BEGIN Dataset excerpts
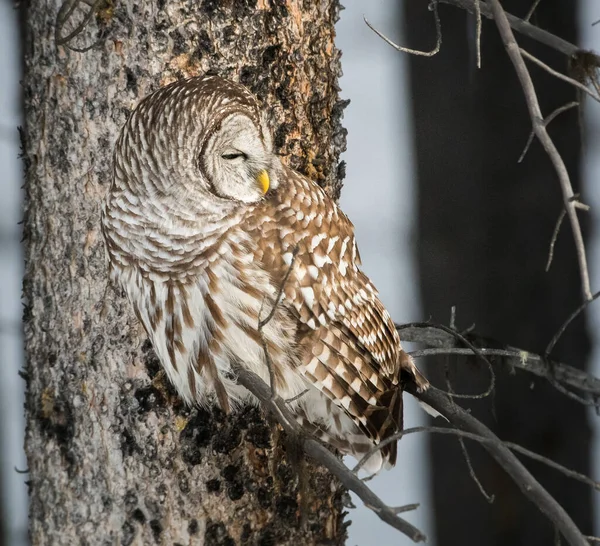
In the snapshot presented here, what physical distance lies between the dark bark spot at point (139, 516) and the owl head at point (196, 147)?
2.14ft

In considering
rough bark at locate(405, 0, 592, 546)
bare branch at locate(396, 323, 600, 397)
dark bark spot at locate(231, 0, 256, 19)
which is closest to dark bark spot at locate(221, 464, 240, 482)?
bare branch at locate(396, 323, 600, 397)

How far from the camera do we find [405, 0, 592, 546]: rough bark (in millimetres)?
2670

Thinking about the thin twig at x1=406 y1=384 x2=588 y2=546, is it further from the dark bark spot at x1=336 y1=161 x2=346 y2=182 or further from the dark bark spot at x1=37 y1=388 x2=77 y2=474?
the dark bark spot at x1=37 y1=388 x2=77 y2=474

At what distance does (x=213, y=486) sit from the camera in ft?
5.10

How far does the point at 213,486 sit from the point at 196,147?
70 cm

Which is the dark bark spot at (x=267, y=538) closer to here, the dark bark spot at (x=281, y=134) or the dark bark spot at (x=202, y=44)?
the dark bark spot at (x=281, y=134)

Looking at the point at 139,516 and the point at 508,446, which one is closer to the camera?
the point at 508,446

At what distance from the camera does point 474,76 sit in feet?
8.93

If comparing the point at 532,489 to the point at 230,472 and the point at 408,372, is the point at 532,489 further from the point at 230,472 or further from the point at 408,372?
the point at 230,472

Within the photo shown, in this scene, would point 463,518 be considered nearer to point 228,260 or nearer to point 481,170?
point 481,170

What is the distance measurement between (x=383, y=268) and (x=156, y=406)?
185cm

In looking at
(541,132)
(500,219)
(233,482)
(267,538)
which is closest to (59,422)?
(233,482)

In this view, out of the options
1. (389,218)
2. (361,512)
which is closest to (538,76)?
(389,218)

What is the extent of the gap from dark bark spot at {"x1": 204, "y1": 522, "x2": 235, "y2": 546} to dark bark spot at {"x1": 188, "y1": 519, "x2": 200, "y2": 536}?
0.07 feet
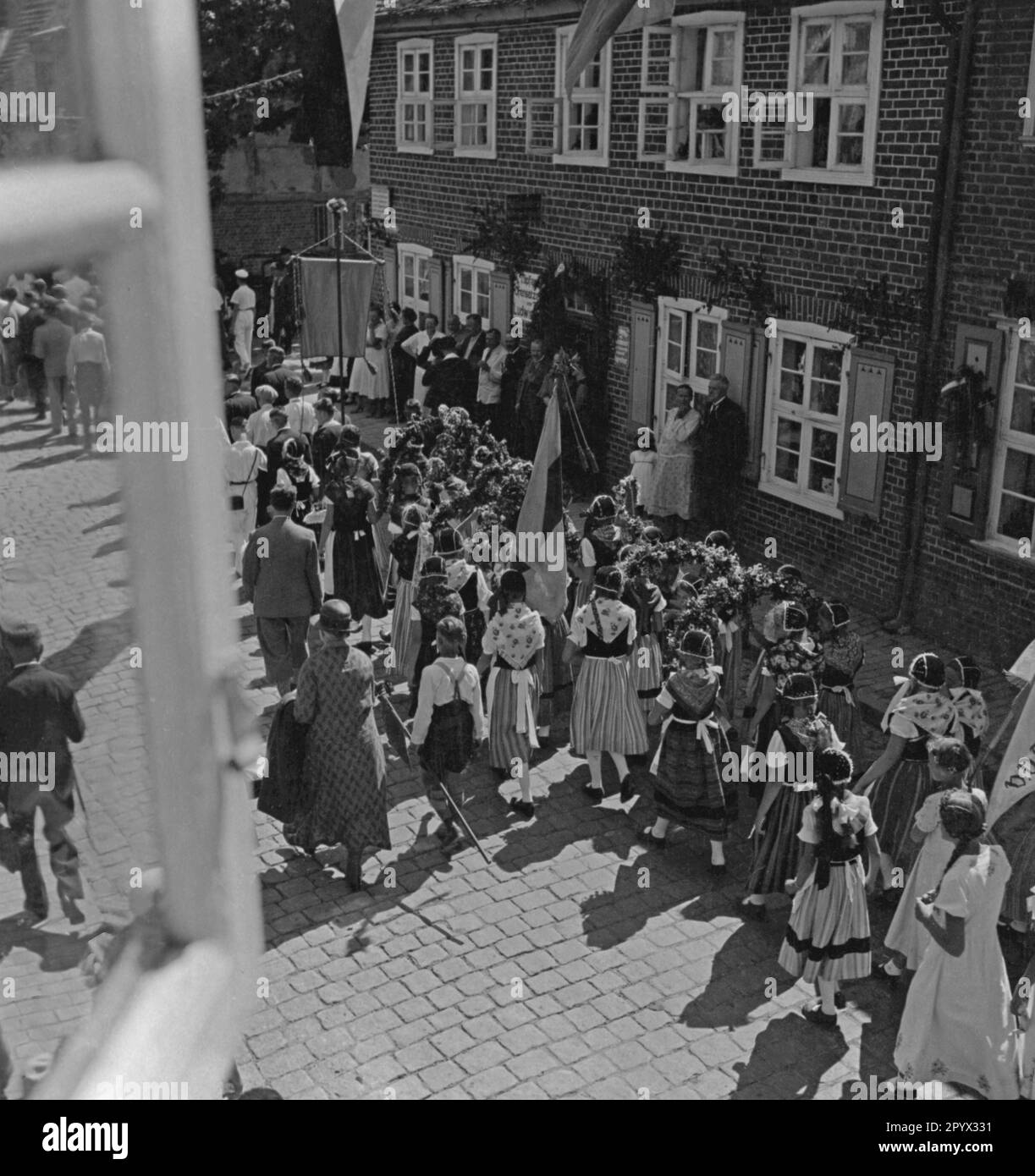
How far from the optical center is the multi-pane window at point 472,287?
18141 mm

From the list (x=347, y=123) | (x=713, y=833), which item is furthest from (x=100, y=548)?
(x=347, y=123)

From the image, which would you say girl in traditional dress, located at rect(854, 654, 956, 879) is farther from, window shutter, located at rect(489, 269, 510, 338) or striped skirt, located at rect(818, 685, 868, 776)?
window shutter, located at rect(489, 269, 510, 338)

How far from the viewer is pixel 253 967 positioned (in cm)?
116

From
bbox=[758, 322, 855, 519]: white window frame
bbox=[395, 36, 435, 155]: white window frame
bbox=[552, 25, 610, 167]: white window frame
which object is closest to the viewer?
bbox=[758, 322, 855, 519]: white window frame

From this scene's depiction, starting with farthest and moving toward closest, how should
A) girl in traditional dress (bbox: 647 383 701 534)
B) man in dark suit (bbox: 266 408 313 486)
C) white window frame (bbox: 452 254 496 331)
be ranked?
white window frame (bbox: 452 254 496 331) < girl in traditional dress (bbox: 647 383 701 534) < man in dark suit (bbox: 266 408 313 486)

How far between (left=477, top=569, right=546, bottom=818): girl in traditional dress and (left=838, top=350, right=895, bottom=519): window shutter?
4.22 meters

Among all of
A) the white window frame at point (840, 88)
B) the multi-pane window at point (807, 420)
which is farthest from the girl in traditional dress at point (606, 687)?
the white window frame at point (840, 88)

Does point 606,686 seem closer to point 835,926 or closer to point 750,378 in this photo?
point 835,926

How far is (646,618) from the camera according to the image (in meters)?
Answer: 8.84

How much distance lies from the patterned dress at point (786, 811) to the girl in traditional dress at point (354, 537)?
149 inches

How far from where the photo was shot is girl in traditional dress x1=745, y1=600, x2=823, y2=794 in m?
7.36

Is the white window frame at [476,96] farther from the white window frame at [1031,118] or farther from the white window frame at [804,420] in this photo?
the white window frame at [1031,118]

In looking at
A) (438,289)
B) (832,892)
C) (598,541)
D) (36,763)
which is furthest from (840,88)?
(36,763)

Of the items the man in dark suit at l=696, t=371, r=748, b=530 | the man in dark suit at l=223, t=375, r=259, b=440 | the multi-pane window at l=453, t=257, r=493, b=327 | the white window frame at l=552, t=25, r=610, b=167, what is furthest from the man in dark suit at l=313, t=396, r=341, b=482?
the multi-pane window at l=453, t=257, r=493, b=327
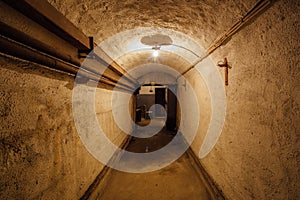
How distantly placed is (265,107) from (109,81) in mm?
3529

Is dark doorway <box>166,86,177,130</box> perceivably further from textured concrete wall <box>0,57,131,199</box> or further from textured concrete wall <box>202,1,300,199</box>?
textured concrete wall <box>0,57,131,199</box>

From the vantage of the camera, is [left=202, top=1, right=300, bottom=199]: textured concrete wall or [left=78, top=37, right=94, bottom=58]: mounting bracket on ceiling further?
[left=78, top=37, right=94, bottom=58]: mounting bracket on ceiling

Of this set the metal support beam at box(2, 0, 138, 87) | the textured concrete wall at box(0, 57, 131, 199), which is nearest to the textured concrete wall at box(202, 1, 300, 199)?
the metal support beam at box(2, 0, 138, 87)

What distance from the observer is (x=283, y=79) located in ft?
5.12

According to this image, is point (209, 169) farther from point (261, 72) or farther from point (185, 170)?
point (261, 72)

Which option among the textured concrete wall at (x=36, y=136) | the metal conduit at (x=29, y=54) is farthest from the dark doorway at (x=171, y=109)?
the metal conduit at (x=29, y=54)

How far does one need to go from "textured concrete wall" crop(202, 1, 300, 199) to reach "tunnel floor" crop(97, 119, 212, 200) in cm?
116

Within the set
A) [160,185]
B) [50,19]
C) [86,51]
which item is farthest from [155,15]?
[160,185]

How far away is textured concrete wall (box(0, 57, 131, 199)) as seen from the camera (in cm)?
147

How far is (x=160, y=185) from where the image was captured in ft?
13.4

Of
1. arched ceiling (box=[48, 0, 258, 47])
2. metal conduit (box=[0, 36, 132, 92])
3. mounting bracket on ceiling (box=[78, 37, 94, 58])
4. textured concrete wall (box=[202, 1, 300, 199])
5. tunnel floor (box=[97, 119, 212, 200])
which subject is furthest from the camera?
tunnel floor (box=[97, 119, 212, 200])

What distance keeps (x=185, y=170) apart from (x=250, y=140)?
10.2ft

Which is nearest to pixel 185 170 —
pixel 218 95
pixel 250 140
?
pixel 218 95

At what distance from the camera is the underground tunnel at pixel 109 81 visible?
58.8 inches
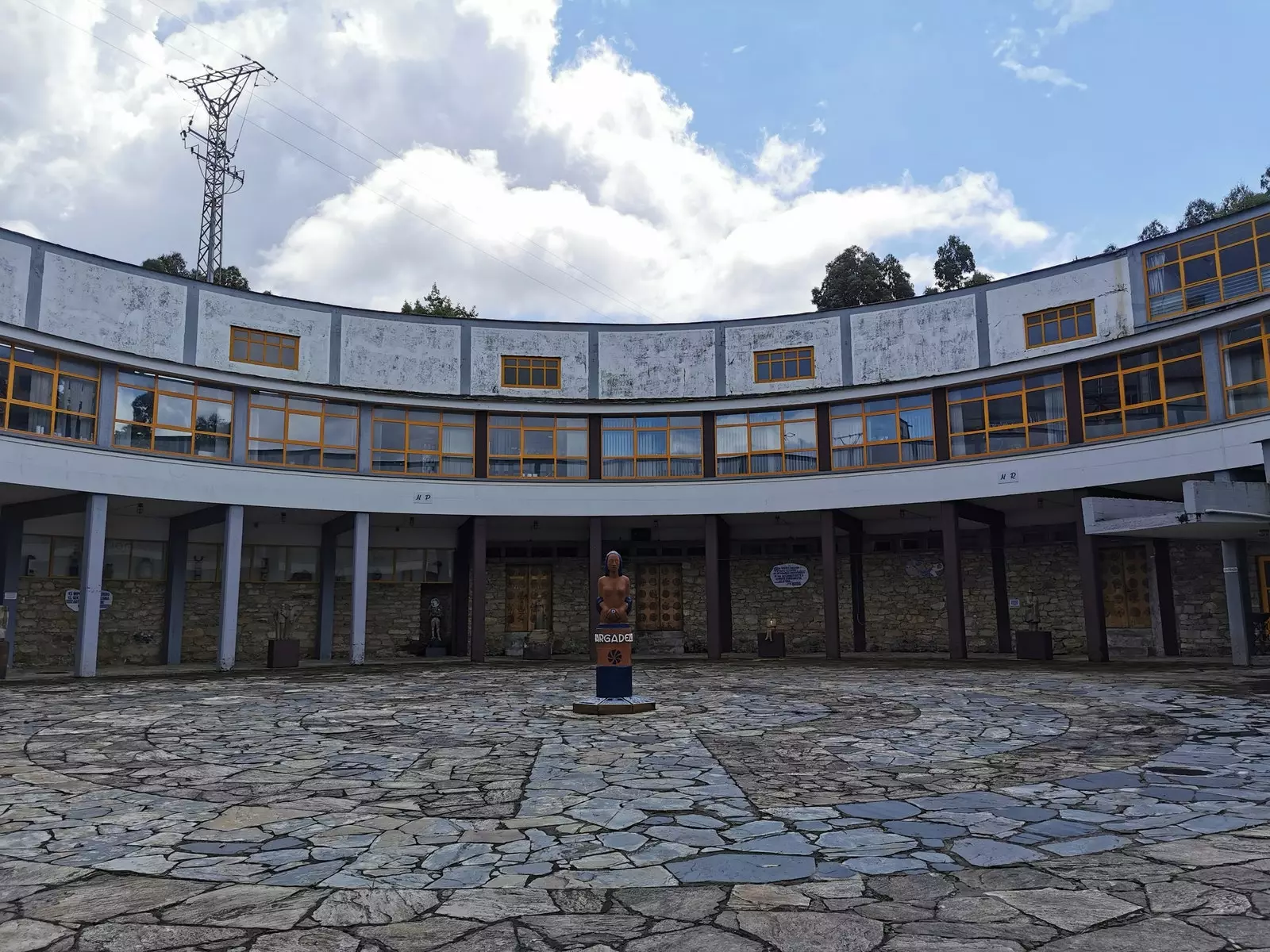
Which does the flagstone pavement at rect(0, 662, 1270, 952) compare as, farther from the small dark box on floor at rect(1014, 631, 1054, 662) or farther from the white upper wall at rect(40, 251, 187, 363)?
the white upper wall at rect(40, 251, 187, 363)

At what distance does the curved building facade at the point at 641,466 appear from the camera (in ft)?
64.5

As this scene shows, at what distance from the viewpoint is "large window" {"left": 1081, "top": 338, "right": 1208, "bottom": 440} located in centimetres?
1958

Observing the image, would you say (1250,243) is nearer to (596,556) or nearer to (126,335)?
(596,556)

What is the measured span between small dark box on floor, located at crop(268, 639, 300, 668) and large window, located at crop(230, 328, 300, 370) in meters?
6.91

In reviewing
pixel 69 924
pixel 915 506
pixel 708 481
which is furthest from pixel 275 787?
pixel 915 506

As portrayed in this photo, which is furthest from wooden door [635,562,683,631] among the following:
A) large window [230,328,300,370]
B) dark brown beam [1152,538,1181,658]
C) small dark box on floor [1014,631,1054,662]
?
dark brown beam [1152,538,1181,658]

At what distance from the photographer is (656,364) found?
84.7 ft

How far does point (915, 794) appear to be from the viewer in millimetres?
6938

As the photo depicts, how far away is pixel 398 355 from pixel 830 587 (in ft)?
42.8

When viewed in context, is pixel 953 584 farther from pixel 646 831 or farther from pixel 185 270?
pixel 185 270

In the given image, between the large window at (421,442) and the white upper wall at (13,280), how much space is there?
26.4ft

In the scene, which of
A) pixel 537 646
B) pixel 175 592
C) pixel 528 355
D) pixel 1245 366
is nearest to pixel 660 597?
pixel 537 646

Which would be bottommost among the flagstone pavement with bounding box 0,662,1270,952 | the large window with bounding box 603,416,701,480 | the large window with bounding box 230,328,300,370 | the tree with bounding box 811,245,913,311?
the flagstone pavement with bounding box 0,662,1270,952

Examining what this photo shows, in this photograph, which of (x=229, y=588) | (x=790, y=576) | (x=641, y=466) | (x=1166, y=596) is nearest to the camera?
(x=229, y=588)
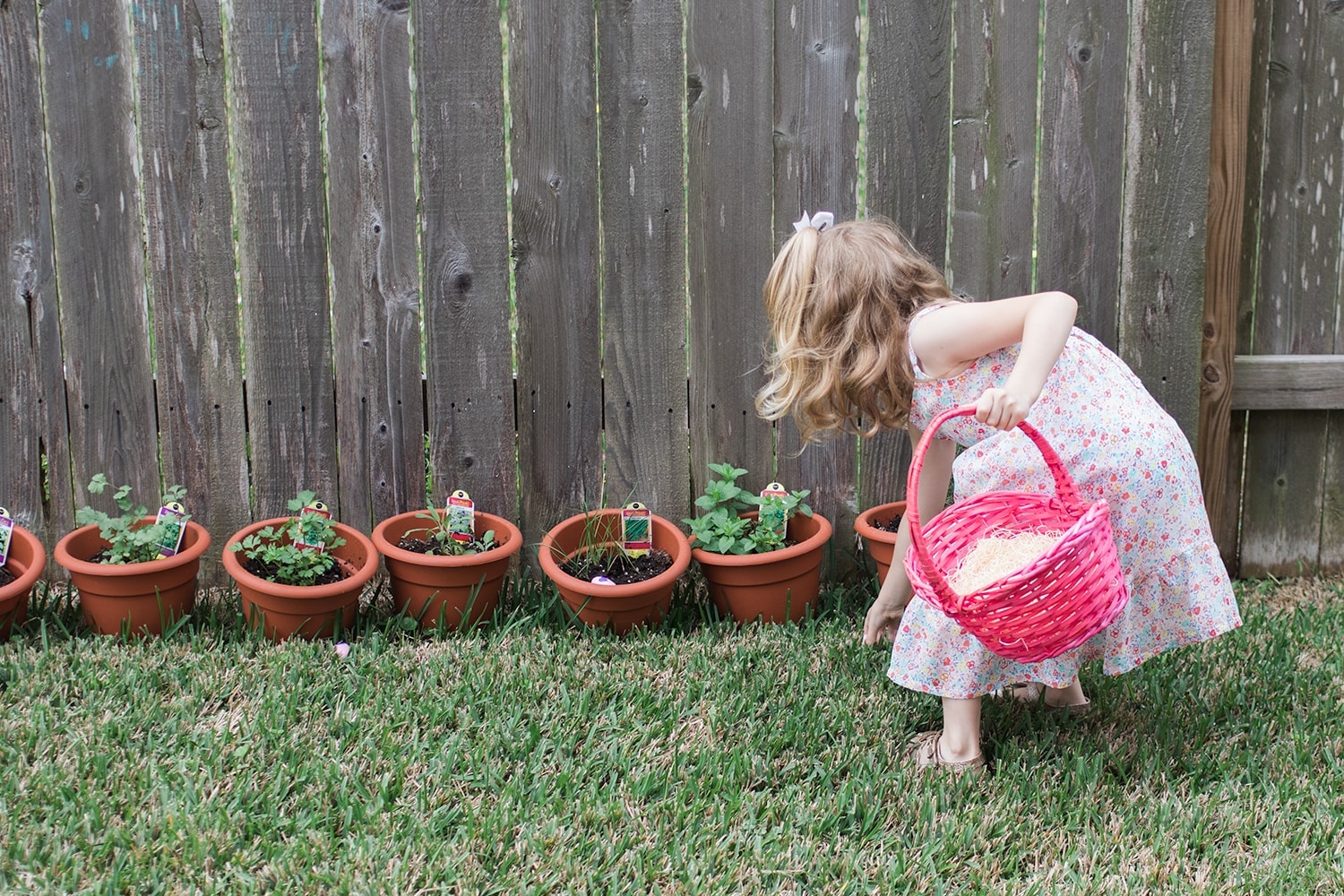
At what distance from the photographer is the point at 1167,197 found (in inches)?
125

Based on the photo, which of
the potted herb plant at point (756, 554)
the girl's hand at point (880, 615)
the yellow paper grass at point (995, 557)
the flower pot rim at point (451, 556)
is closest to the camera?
the yellow paper grass at point (995, 557)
END Dataset excerpts
## Set task
Rewrite the records above as a numbered list, starting at the line containing "As the photo" and running through the last line, both included, with blank lines omitted. Leave the pictures out.

## Result
1. As the photo depicts, how far away is pixel 398 355 from pixel 830 587 (in ft)?
2. 42.8
3. When viewed in context, is pixel 953 584 farther from pixel 646 831 or farther from pixel 185 270?
4. pixel 185 270
5. In the given image, between the large window at (421,442) and the white upper wall at (13,280), how much space is there?
6. 26.4ft
7. In the scene, which of
8. A) pixel 537 646
9. B) pixel 175 592
10. C) pixel 528 355
11. D) pixel 1245 366
12. is nearest to pixel 660 597?
13. pixel 537 646
14. Which would be bottommost among the flagstone pavement with bounding box 0,662,1270,952 | the large window with bounding box 603,416,701,480 | the large window with bounding box 230,328,300,370 | the tree with bounding box 811,245,913,311?
15. the flagstone pavement with bounding box 0,662,1270,952
16. Examining what this photo shows, in this photograph, which of (x=229, y=588) | (x=790, y=576) | (x=641, y=466) | (x=1166, y=596) is nearest to the camera?
17. (x=229, y=588)
18. At what distance from the photographer is the point at 1167,197 found (in inches)?
19. 125
20. Based on the photo, which of
21. the potted herb plant at point (756, 554)
22. the girl's hand at point (880, 615)
23. the yellow paper grass at point (995, 557)
24. the flower pot rim at point (451, 556)
25. is closest to the camera?
26. the yellow paper grass at point (995, 557)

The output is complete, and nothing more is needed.